Family Health Physical Medicine v. Pulse8 began like many other TCPA cases over the years, with a seemingly innocuous fax:
[I]nviting recipients to attend a “Monthly Webinar Series” entitled “Open your Mind to Behavioral Health Coding.” . . . The fax stated that the attendees of the webinar can “[e]xpand [their] knowledge by learning how to successfully document and code conditions that are due to substance abuse, major depression, schizophrenia, bipolar, and other mental health disorders.” . . . The Fax also provided a link to register for the webinar and to win an Amazon gift card by completing a webinar survey.
Because the fax did not offer anything for sale, the plaintiff claimed it was a “pretext” to more advertising. Unimpressed with the theory, the defendant moved to dismiss, and the U.S. District Court for the District of Maryland agreed, relying on some now-familiar authority from the TCPA fax landscape. Key to the decision was the fact that the complaint did not contain any allegations regarding the specific content that would be shared with attendees at the webinar. The court opened its analysis with “[t]he operative questions . . ., whether the Fax advertises ‘the commercial availability or quality of any property, goods, or services’ and second, what standard this court should apply to answer that question.” Those questions, reasoned the court, could be answered with help from the PDR Network TCPA litigation:
In PDR I, [the District Court] held that the fax was not an unsolicited advertisement because it was advertising something free . . . Nonetheless, the plaintiff . . . “strenuously urge[d]” the district court to defer to a 2006 order from the Federal Communications Commission [that] expressly states[,] “facsimile messages that promote goods or services even at no cost . . . are unsolicited advertisements under the TCPA’s definition.”
[Following an appeal], the Fourth Circuit agreed with both parties that the relevant portions of the 2006 FCC Order are interpretive, such that a district court is not bound to follow them. . . . [On remand, the District Court] found that the TCPA was unambiguous in its requirement that an advertisement relate to the buying and selling of goods or services [and] reasoned that, in the absence of any statutory ambiguity, [it] need not resort to the interpretive 2006 FCC Order to determine the TCPA’s meaning.
With that backdrop in mind, the court disposed of the claim in short order.

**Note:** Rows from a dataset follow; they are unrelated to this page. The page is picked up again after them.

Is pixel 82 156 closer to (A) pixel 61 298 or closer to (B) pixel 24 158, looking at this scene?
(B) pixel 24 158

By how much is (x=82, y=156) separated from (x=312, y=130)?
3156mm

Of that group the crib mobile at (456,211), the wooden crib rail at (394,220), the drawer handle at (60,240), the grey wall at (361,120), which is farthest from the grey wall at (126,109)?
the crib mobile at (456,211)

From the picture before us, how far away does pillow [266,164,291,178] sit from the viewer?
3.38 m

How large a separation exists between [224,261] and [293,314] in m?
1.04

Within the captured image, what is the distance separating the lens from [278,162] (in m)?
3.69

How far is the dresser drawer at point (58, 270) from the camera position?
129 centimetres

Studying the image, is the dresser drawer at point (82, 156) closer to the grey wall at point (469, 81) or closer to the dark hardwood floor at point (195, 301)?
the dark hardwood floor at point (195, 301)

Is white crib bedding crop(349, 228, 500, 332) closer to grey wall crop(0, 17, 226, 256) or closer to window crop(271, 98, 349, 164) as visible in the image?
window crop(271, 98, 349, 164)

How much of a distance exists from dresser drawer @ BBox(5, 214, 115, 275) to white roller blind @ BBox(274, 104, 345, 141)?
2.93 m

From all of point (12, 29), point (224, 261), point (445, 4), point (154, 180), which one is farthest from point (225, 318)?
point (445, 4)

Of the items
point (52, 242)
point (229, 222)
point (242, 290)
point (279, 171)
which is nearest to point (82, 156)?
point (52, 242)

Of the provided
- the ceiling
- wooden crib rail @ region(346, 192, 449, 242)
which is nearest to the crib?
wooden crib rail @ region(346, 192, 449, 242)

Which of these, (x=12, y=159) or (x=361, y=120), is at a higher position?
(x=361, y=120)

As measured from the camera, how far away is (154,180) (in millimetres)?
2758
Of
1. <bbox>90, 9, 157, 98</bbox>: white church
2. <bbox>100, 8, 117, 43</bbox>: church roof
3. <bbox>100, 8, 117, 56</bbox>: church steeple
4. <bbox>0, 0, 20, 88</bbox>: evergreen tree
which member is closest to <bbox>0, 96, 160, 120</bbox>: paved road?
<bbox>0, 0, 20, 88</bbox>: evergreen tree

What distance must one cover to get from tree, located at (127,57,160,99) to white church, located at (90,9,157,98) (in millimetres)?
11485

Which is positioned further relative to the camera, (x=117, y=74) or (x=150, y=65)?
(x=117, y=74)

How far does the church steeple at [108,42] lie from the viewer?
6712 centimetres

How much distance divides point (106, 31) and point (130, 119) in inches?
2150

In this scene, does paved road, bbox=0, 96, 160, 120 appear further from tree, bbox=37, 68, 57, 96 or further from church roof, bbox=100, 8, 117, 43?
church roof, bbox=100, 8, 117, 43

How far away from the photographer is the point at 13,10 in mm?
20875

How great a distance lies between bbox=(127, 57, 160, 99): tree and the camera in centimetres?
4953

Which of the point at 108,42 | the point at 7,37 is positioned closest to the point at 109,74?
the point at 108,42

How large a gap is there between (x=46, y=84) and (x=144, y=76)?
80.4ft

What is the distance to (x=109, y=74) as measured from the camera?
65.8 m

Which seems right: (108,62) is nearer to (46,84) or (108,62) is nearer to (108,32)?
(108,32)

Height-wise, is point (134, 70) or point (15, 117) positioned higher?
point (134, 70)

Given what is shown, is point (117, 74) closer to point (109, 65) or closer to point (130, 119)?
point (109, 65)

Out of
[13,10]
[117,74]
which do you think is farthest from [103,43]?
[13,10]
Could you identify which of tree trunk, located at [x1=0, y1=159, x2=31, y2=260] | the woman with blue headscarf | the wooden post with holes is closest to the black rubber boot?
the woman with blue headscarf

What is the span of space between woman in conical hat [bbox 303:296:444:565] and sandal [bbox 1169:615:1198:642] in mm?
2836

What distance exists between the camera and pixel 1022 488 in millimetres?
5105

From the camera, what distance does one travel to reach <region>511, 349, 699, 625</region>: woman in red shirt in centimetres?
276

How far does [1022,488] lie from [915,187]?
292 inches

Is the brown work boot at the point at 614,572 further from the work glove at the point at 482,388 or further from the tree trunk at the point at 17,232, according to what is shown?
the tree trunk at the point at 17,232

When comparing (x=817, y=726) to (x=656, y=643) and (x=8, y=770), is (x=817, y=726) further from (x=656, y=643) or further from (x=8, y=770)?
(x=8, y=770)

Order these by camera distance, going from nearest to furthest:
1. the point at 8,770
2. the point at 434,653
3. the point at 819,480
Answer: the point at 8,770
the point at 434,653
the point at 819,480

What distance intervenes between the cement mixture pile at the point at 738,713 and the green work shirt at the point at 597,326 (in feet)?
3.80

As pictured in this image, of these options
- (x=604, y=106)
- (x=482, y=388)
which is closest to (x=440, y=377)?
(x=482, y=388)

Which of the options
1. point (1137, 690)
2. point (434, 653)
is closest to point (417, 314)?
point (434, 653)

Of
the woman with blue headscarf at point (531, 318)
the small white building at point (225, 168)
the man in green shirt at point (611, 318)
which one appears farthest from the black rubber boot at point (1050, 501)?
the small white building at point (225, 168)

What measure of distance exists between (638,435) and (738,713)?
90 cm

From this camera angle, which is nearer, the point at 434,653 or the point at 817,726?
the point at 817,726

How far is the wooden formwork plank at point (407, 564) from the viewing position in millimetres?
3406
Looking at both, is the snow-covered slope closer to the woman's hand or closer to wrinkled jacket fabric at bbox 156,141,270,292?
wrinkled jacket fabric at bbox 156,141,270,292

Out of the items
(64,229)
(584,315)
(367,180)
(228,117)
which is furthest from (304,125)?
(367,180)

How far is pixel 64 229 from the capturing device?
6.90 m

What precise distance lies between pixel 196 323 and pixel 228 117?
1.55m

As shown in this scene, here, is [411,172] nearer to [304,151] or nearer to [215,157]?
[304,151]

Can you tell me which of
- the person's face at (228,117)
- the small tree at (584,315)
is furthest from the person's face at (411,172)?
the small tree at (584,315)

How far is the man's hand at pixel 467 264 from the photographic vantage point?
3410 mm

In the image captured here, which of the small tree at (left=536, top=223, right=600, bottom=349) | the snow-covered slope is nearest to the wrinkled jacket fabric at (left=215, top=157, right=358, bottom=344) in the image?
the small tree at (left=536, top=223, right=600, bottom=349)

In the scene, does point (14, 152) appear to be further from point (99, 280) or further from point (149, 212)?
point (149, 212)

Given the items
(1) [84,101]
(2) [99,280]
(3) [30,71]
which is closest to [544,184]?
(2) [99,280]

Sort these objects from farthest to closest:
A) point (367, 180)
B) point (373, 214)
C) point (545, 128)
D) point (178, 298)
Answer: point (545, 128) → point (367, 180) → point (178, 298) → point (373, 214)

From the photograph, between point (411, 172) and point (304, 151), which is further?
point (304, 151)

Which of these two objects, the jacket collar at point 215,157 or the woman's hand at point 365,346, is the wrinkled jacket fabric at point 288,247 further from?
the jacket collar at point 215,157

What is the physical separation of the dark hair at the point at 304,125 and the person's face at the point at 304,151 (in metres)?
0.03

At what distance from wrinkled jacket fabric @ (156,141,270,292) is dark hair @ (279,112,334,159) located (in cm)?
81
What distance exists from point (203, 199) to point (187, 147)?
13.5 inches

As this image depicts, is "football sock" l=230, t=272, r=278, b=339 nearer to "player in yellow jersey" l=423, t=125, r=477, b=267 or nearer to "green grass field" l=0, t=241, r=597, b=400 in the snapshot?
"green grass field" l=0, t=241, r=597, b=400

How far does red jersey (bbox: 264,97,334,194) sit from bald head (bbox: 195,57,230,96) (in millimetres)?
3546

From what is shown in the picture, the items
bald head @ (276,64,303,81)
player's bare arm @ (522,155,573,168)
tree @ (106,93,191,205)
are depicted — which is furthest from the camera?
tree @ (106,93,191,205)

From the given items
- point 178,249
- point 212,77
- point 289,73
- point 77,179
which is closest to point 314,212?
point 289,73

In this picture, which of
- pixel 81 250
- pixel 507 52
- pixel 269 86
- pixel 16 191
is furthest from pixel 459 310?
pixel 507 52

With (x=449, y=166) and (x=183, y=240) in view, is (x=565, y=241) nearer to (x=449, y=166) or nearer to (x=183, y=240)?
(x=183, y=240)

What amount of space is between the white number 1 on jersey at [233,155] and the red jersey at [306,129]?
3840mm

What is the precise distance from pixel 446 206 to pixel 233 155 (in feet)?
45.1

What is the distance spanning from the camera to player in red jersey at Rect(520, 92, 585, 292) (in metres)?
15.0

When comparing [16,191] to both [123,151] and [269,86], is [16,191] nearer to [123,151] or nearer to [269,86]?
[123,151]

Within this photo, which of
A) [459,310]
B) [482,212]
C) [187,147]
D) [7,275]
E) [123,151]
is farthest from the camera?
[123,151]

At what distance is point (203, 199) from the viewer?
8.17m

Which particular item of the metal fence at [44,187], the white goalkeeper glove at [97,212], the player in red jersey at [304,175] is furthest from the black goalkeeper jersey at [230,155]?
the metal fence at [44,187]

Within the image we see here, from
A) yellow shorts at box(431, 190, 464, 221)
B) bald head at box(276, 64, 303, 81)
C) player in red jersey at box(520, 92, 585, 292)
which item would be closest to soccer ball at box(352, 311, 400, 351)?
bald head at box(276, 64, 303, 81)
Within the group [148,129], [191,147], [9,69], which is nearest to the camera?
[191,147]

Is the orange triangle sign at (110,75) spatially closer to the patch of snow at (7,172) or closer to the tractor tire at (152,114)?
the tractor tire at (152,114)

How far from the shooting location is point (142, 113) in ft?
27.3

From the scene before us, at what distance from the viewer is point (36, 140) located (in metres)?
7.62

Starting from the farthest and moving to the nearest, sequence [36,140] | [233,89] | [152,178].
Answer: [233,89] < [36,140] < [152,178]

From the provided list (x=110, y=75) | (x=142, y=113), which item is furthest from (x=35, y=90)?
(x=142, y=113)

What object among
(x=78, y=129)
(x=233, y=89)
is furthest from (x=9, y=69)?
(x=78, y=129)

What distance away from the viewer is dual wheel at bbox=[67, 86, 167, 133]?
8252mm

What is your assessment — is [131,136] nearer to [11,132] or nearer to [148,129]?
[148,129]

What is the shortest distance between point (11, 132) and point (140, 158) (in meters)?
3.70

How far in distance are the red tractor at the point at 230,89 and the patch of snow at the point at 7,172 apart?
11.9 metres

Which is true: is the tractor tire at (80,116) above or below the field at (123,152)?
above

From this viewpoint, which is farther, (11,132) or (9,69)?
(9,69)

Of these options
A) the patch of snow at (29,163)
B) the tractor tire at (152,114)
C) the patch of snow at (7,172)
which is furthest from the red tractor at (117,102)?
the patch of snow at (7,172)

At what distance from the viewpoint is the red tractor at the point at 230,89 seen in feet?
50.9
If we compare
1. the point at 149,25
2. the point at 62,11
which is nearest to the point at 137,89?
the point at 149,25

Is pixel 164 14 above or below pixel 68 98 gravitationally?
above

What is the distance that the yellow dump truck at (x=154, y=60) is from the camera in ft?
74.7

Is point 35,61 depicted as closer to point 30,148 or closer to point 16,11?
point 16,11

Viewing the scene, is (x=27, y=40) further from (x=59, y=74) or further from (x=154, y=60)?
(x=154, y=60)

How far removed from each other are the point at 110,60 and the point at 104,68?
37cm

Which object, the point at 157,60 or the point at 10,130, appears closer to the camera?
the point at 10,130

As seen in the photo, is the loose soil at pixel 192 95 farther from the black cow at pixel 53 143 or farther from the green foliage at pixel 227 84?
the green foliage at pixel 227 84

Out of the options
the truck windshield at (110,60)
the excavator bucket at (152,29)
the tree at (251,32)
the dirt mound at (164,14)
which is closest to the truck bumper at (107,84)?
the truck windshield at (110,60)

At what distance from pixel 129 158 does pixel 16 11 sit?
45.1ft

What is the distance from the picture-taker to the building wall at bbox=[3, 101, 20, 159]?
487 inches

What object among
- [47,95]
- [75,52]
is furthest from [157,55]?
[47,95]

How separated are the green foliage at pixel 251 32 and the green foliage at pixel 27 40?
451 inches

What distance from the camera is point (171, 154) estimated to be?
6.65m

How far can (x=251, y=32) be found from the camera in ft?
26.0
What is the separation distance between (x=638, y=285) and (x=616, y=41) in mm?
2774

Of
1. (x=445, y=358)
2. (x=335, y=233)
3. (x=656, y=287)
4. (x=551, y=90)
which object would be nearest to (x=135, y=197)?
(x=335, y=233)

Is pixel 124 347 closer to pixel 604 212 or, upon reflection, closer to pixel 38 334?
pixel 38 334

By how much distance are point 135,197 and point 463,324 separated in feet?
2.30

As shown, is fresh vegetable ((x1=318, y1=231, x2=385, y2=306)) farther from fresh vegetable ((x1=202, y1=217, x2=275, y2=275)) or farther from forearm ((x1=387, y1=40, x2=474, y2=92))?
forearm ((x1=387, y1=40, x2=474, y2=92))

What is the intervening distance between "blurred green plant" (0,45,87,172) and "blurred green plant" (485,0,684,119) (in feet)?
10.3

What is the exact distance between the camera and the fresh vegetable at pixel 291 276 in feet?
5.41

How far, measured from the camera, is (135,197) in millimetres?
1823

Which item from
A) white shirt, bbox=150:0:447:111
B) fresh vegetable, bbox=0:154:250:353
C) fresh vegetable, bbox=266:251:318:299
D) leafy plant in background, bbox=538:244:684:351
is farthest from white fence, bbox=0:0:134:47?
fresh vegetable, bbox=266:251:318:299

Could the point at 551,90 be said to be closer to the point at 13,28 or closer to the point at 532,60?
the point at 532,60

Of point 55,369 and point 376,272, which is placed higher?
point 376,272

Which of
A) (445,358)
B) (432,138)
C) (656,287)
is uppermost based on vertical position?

The court first concluded that the 2006 FCC Order was not entitled to deference because it “lacks any statute-based reasoning, evidentiary support, or explanation of the process the agency employed to reach its seemingly conclusory determination.” Nor did the plain text of the statute counsel in favor of the plaintiff — “to constitute an unsolicited advertisement . . . , the Fax itself must relate to or involve the buying and selling of property, goods, or services.” Importantly, the seminar at issue was “free,” and the fax did not contain an offer to buy or sell anything.
The court acknowledged the possibility that the webinar could have been used “to market [the defendant’s] commercial products.” The complaint, however, included no facts on the issue and instead relied on various theories to try to make it across the pleading stage. The court rejected each additional theory, one of which was that the fax qualified as an advertisement because recipients could register to win an Amazon gift card by completing a survey. Relying on the Second Circuit’s recent decision in Bruce E. Katz, M.D., P.C. v. Focus Forward LLC, 22 F.4th 368 (2d Cir. 2022), the court analogized the fax to other similar faxes seeking survey participation without offering anything for sale. Given that the plaintiff apparently did not attend the webinar, it is unclear whether it will attempt to keep pressing the case with an amended pleading.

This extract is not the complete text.